O ChatGPT é o sistema de bate-papo baseado em IA mais popular, mas não é o único. Às vezes, a demanda pela ferramenta é tão alta que ultrapassa sua capacidade e impede o usuário de acessá-la. Além disso, ela é bloqueada em alguns países: como nos casos de Venezuela e Cuba, na América Latina.
Por essas razões, há jornalistas que preferem usar alternativas como o Microsoft Bing, o Notion AI, o YouChat ou até o Pi do Whatsapp.
“Juntamente com minha equipe, usamos algumas novas ferramentas baseadas em inteligência artificial, como a copy.ai. Estas podem ser bastante básicas em sua versão gratuita, mas com reavaliação e discernimento podem beneficiar algumas tarefas de comunicação”, disse à LJR Caroll Patricia Terán, jornalista e diretora de comunicação do Centro de Estudos dos Direitos Sexuais e Reprodutivos na Venezuela.
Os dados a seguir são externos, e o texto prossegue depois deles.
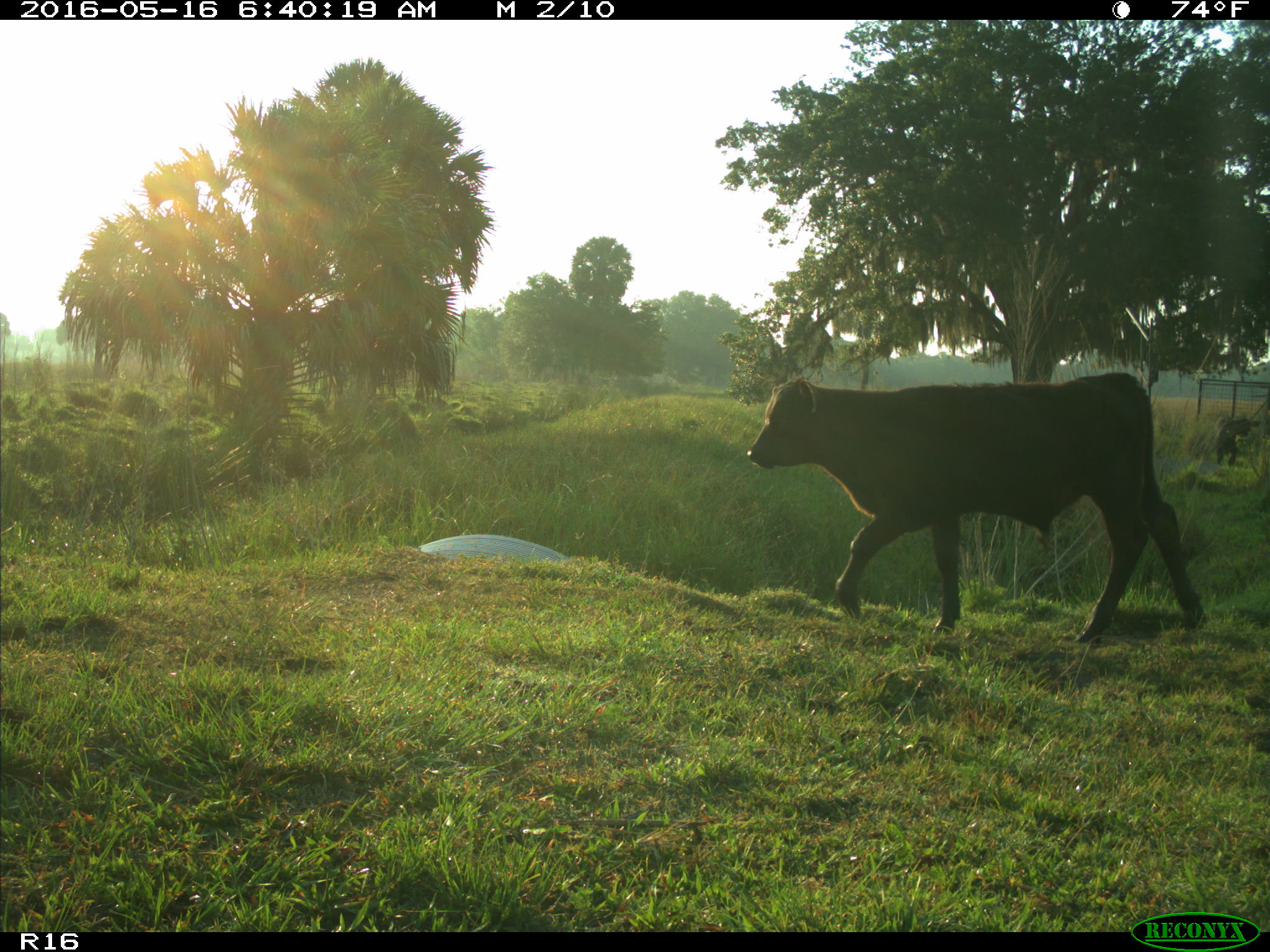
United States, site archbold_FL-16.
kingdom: Animalia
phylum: Chordata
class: Mammalia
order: Artiodactyla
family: Bovidae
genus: Bos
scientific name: Bos taurus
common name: domestic cow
Bos taurus (domestic cow).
"Não uso no momento o ChatGPT. Estou usando o Pi do WhatsApp, mas em algumas conversas em que peço 'conselhos', ele até me disse que são questões muito profundas para ele, como direitos sexuais e direitos reprodutivos ou tráfico de pessoas. Embora dê uma ou outra contribuição valiosa ”, acrescentou Terán.
O uso de tecnologias de IA no jornalismo oferece oportunidades, mas também impõe desafios e responsabilidades. E embora alguns jornalistas na América Latina estejam experimentando essas tecnologias, resta apenas isso: experimentação. Talvez o ChatGPT tenha razão quando diz que “os jornalistas precisam ser críticos e conscientes das limitações dessas ferramentas, aproveitando seus benefícios para melhorar e agilizar seu trabalho em um ambiente de mídia em constante evolução”.